Background/purpose: Congenital diaphragmatic hernia (CDH) remains a significant cause of neonatal death. A wide spectrum of disease severity and treatment strategies makes comparisons challenging. The objective of this study was to create a standardized reporting system for CDH.
Methods: Data were prospectively collected on all live born infants with CDH from 51 centers in 9 countries. Patients who underwent surgical correction had the diaphragmatic defect size graded (A-D) using a standardized system.
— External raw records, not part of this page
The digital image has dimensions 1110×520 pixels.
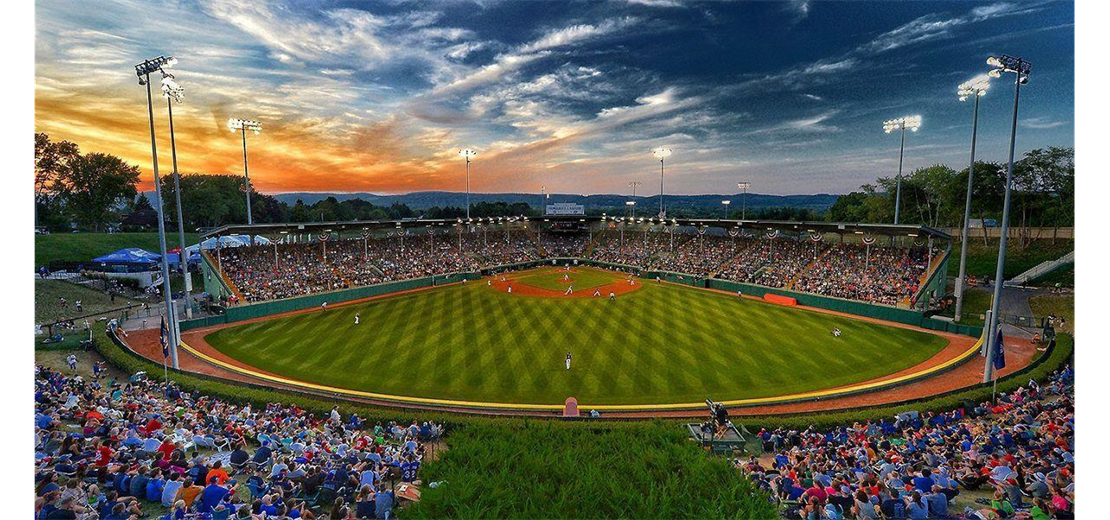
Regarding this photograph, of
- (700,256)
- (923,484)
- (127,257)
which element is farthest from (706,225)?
(127,257)

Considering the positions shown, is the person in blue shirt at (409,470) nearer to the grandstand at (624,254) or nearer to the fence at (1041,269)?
the grandstand at (624,254)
Other data known to affect outcome were combined to create a usable staging system. The primary outcome was death or hospital discharge.
Results: A total of 1,975 infants were evaluated. A total of 326 infants were not repaired, and all died. Of the remaining 1,649, the defect was scored in 1,638 patients. A small defect (A) had a high survival, while a large defect was much worse. Cardiac defects significantly worsened outcome. We grouped patients into 6 categories based on defect size with an isolated A defect as stage I. A major cardiac anomaly (+) placed the patient in the next higher stage. Applying this, patient survival is 99% for stage I, 96% stage II, 78% stage III, 58% stage IV, 39% stage V, and 0% for non-repair.
Conclusions: The size of the diaphragmatic defect and a severe cardiac anomaly are strongly associated with outcome. Standardizing reporting is imperative in determining optimal outcomes and effective therapies for CDH and could serve as a benchmark for prospective trials.
Keywords: Apgar score; Congenital diaphragmatic hernia (CDH); Risk stratification; Staging system.